▶ _QUESTIONS TO ANSWER_:
1) Rewrite the transcript starting with "This applause has" and going on through "with their task.", with "break" changed to "pause".
2) According to the transcript, what amount of assets did Putin and his pals take out of Gazprom?
3) Resume the transcript from where it stops.

▶ _PASSAGE_:
● ● ● ● ● ● ●
Russia is our sacred power, 

Russia is our beloved country...

 

24:02 

Montage is a powerful and insidious weapon, and I initially thought that putting the Russian anthem after a picture of indiscriminate looting would be blasphemous. But on reflection I still did it, because right now we can see among the delegates of congress of the ‘United Russia’ party those public officials whose total corruption budget is comparable with the budget of the Russian Federation. By the estimations of some experts, it comes up to three hundred billion dollars a year. The historian Karamzin once described the essence of Russia simply as, “all steal”.  

 

24:56 

Boris Nemtsov

Politician 

 

24:46 

In a book entitled “Putin and Gazprom”, Vladimir Milov and I analysed in detail which assets of the state stock company had been taken out in favour of Putin’s friends. I must say that very unpleasant for Russia, for the world, and especially for “Gazprom” stockholders, is the news that Putin and his pals have taken out assets to the amount of 60 billion US dollars. 

 

In any other country in the world Putin would already have been impeached for it. Our authorities pretended that nothing had happened. 

 

25:20 

Vladimir Vladimirovitch, you are lucky! 

 

25:30 

This applause has a profound historical meaning. Let me explain: when the Soviet Union collapsed in 1991, the KGB had to take a break. A long break. Everything came back to life in 1999. 

 

 

 

 

25:58 

Dear comrades, I would like to report that the group of FSB officers you sent to the government to work undercover are still coping with their task. 

 

26.11.1999

 

26:13

The audience liked the joke. I’ve noticed that leaders’ jokes were always met with invariable ecstasy, whether in the time of Khrushchev voluntarism, or in the age of Stalin’s repressions, or even in the evil years of famine and forced collectivization. 

 

26.19 – 1959 

 

26:23 – 1937 

 

26:26 – 1929 

 

26:29 

We know very well the stages the state security bodies passed through. We know the contribution made by members of these bodies at all states of the existence of our service.
● ● ● ● ● ● ●
▶ _AVAILABLE DATA_:
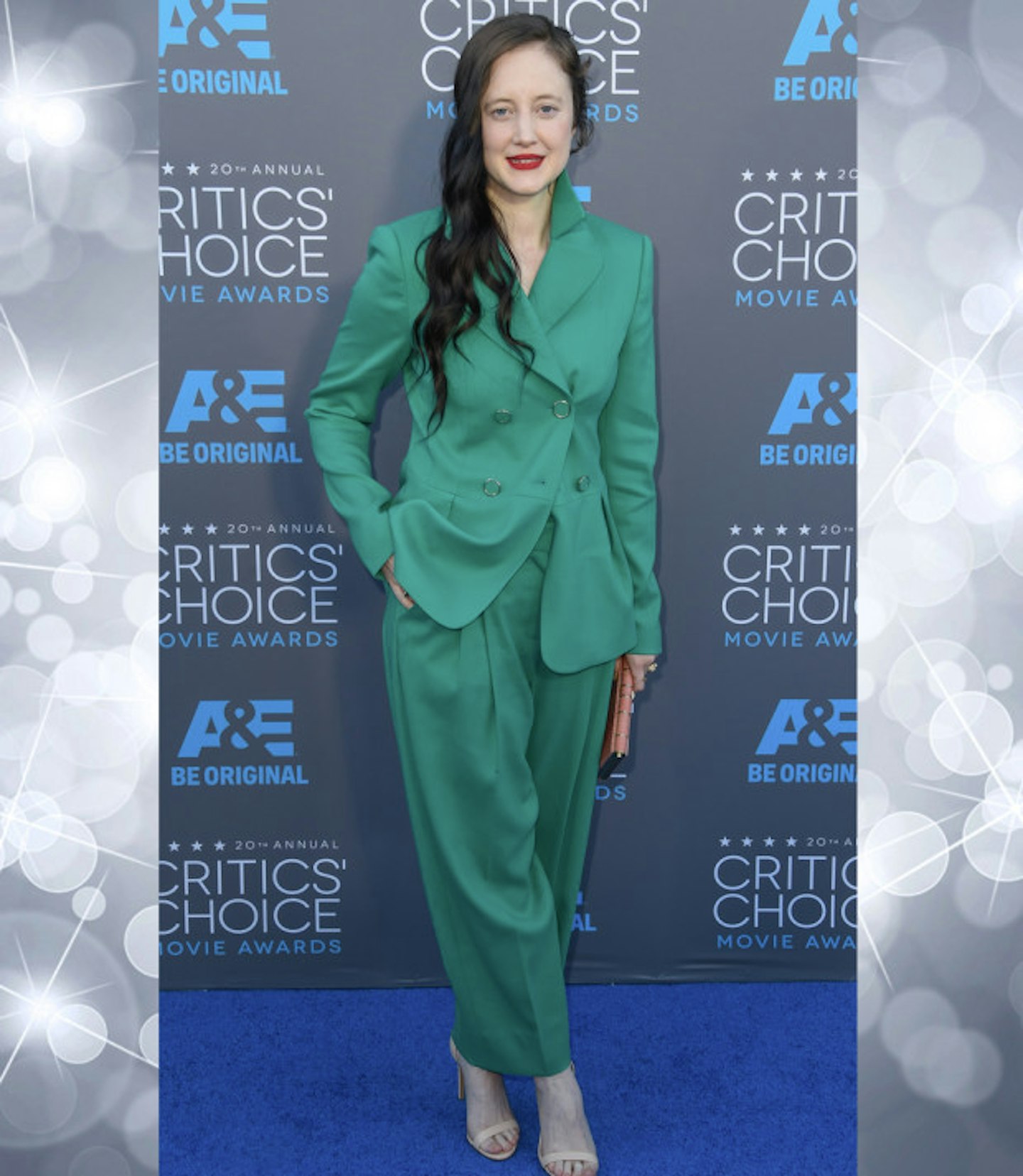 critics-choice-awards-outfits-andrea-riseborough-green-suit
● ● ● ● ● ● ●
▶ _RESPONSE LIST_:
1)
This applause has a profound historical meaning. Let me explain: when the Soviet Union collapsed in 1991, the KGB had to take a pause. A long pause. Everything came back to life in 1999. 

 

 

 

 

25:58 

Dear comrades, I would like to report that the group of FSB officers you sent to the government to work undercover are still coping with their task.

2) 60 billion US dollars.

3)
26:51 

Maybe Mr Putin will be surprised, but we know about this contribution too. And as for the stages, we know who passed through these stages and how many billions of lives they took. 

 

27:12 - Comrades! We have the NKVD, headed by true Stalin admirer Nikolai Ivanovich Ezhov. 

 

27:25

They applaud, though later they themselves will be shot. 

 

27:32 

Yes, they could not have known the truth, they could not understand. But look at this face, at these eyes. Do you see? He understands everything. But he continues to applaud. And this nationwide applause lasted for ten years! 

 

27:50 

Glory to the Soviet Government! Hooray! 

 

 

27:56

We are grateful to the Central Committee of our party for its continual care for people’s prosperity, for the policies aimed at the better satisfaction of the needs of the Soviet people. 

 

28:06

I don’t know whose mind was originally crossed by the idea to integrate the millennial Russian experience of the formula ‘all steal’, with the Soviet one ‘all approve’. But it was a cool idea, like taking a laxative with a soporific. We all just waited for a leader who could realise it. 

 

28:37 – I gratefully accept your proposal to head the list of “United Russia”. 

 

28:43

So that’s what this long pause meant. 

 

 

 

28:49

As we can see, national interests found a national leader. It began to smack not just of money, but of GREAT money! Meanwhile, as we know, to get hold of real money guys first have to show real strength; to be respected, to be known as the coolest guys. So, it was time to think about a war. Georgia was chosen as an object. Why Georgia?: just because, “we don’t like them”.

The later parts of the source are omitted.